- [求められる作業 A]:
BKウイルス腎症の抄録で、対象となった症例数と生検数はいくつか。
- [求められる作業 B]:
BKウイルス腎症の抄録を、最後の文の後から書き継いでください。

- [読む文章]:

* * * * * * * * *

BKウイルス腎症におけるSV40 large-T抗原染色とBKV VP1抗原染色の比較検討.
Comparison of immunohistochemical staining for large T antigen and VP1 in polyomavirus nephropathy after kidney transplantation

福岡大学医学部 腎臓・膠原病内科学
* 升谷 耕介
九州大学大学院 病態機能内科学
松隈 祐太、土本 晃裕、中野 敏昭、北園 孝成
九州大学大学院 臨床・腫瘍外科学
 
岡部 安博、土井 篤、加来 啓三、中村 雅史
奈良県立医科大学 腎臓内科学
 
鶴屋 和彦

【背景】2013年にBanff Working Group on Polyomavirus Nephropathyより発表されたBKウイルス(BKV)腎症のクラス分類は、診断時および治療後の移植腎機能をよく反映することが示された。本分類の構成要素はpvlスコアとciスコアで、ほとんどの施設が腎症の診断とpvlスコアの評価にSV40 large-T抗原(TAg)染色を用いている。但し、ウイルスが増殖し、核内封入体を形成する、あるいは尿細管細胞や変性・脱落する時期にはTAgの発現は低下しVP1が増加することが示唆されている。また、SV40 TAg染色とBKVの後期蛋白であるVP1の染色を明確に比較した報告はない。

【対象と方法】対象は1996年〜 2017年に九州大学病院でSV40 TAg染色によりBKV腎症と診断した16症例28生検。
連続切片を作成し、共に市販の抗SV40 TAg抗体と抗BKV VP1抗体による免疫組織染色を行い、染色所見と陽性尿細管数(%)を比較した。初回生検については両染色の陽性尿細管数と診断時の移植腎機能を比較した。

* * * * * * * * *

収集したデータ項目
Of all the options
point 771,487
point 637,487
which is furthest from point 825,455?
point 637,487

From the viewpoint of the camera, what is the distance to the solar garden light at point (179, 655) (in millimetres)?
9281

* * * * * * * * *

- [演習の解答 A]:
16症例、28生検である。

- [演習の解答 B]:
【結果】BKV VP1染色では尿細管細胞核の他に細胞質、管腔内の脱落細胞、円柱などに陽性所見を示したが、SV40 TAg陽性の28生検中2生検(7.1%)がBKV VP1染色陰性であった。染色陰性の2生検はSV40 TAg染色でもpvlスコア1の検体であった。SV40 TAg染色とBKV VP1染色における陽性尿細管数(%)はそれぞれ2.8(0.7-9.8)%、1.4(0.5-3.9)%であった(P=0.2)。BKV腎症と初回診断した16生検において、ベースラインからの血清クレアチニン値の上昇とBKV VP1陽性尿細管数は有意な正の相関を示したが(r=0.49, P<0.05)、SV40 TAg陽性尿細管数との相関は有意ではなかった。

【結論】BKV VP1染色は多彩な陽性所見を示すが、陽性尿細管数はSV40 TAg染色の約半数であり、BKV陽性尿細管が少ない標本では偽陰性を呈する可能性がある。一方、VP1の強発現は尿細管細胞におけるBKV粒子の増加、細胞障害を介して移植腎機能障害と関連する。